The return type follows numeric type precedence rules:

  • For integral types: returns the wider of the two input types
  • For floating-point types: returns DoubleType when either input is DoubleType, otherwise FloatType
  • For decimal types: returns the wider decimal type
  • Mixed numeric types follow standard SQL numeric precedence

Supported Data Types

  • Input types: All numeric types (IntegerType, LongType, FloatType, DoubleType, DecimalType)
  • Seed types: IntegerType or LongType only
  • Output: Numeric type based on input type precedence

Algorithm

  • Validates that all inputs are foldable (constant expressions)
  • Uses the internal Rand function with the provided or default seed
  • Implements the formula: min + (max - min) * rand(seed)
  • Casts inputs to DoubleType for calculation, then casts result back to target type
  • Returns null if any input expression evaluates to null

Partitioning Behavior

This expression does not affect partitioning behavior:

  • Preserves existing partitioning schemes
  • Does not require data shuffle
  • Generates independent random values per partition

Edge Cases

  • Null handling: Returns null if any input parameter (min, max, seed) is null
  • Non-foldable inputs: Throws DataTypeMismatch error if min, max, or seed are not constant expressions
  • Type resolution: Returns NullType if seed expression is unresolved or NullType
  • Invalid ranges: No explicit validation for min >= max cases in the expression itself
  • Deterministic behavior: Non-deterministic by nature, but reproducible with same seed

Code Generation

This expression uses runtime replacement and does not directly support Tungsten code generation.
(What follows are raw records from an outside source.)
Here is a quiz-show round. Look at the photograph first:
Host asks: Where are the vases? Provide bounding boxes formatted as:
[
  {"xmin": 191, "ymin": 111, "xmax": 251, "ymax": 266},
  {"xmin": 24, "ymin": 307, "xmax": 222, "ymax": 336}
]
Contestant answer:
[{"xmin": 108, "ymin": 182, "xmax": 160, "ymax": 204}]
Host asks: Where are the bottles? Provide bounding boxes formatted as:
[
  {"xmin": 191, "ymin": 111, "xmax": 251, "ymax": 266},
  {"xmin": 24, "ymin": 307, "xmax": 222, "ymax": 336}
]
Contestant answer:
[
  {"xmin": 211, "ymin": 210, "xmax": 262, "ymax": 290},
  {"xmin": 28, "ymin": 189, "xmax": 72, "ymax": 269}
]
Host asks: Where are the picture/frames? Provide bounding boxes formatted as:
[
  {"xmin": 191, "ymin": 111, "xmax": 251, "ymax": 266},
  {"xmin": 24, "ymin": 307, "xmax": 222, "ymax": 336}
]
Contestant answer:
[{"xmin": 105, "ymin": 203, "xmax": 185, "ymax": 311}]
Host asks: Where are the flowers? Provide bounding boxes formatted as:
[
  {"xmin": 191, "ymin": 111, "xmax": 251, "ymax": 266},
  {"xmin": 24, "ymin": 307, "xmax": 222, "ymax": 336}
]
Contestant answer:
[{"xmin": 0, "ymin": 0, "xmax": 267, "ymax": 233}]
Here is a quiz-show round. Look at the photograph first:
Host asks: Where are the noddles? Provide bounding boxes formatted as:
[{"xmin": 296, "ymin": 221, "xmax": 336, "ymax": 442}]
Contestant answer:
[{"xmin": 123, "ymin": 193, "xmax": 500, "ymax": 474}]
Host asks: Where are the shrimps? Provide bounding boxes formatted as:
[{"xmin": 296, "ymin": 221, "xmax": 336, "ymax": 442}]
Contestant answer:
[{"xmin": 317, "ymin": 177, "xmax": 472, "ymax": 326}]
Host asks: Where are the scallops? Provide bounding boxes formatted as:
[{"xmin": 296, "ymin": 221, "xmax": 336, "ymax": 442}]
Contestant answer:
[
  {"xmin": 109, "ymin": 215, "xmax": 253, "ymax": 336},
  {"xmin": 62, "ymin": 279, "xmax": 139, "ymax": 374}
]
It is replaced at runtime with a combination of Add, Multiply, Subtract, Cast, and Rand expressions that may support code generation.

Examples

-- Generate random number between 10 and 20
SELECT uniform(10, 20) AS random_value;

-- Generate reproducible random number with seed
SELECT uniform(0.0, 1.0, 12345) AS seeded_random;

-- Use with different numeric types
SELECT uniform(1, 100, 0) AS int_range;
SELECT uniform(1.5, 2.5, 42) AS float_range;
// DataFrame API usage
import org.apache.spark.sql.functions._

// Generate random values in range
df.select(expr("uniform(1, 10)").alias("random_int"))

// With seed for reproducibility  
df.select(expr("uniform(0.0, 1.0, 123)").alias("seeded_random"))

See Also

  • rand() - Generates random numbers between 0 and 1
  • randn() - Generates normally distributed random numbers
  • random() - Alternative random number generation function